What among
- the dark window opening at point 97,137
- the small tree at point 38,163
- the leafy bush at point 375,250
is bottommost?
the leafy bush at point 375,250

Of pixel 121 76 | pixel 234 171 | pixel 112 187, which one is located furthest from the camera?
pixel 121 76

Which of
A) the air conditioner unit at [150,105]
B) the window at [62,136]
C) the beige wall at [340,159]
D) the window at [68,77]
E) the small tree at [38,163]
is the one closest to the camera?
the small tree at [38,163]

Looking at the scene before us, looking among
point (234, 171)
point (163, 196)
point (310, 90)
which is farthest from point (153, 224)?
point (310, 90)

= What you need to do =
Copy out every one of the records above word for word, keeping each line as it appears.

= Answer for this exercise =
What among
- the dark window opening at point 97,137
- the small tree at point 38,163
- the leafy bush at point 375,250
is bottommost?
the leafy bush at point 375,250

Of pixel 121 76 | pixel 234 171 | pixel 112 187, which one is located furthest from the camera?
pixel 121 76

Which of
A) the air conditioner unit at [150,105]
B) the window at [62,136]
C) the beige wall at [340,159]
D) the window at [68,77]
E) the small tree at [38,163]
is the one closest to the camera?
the small tree at [38,163]

Looking at the scene before us, looking among
point (234, 171)
point (163, 196)
point (310, 90)
which is farthest from point (153, 224)?
point (310, 90)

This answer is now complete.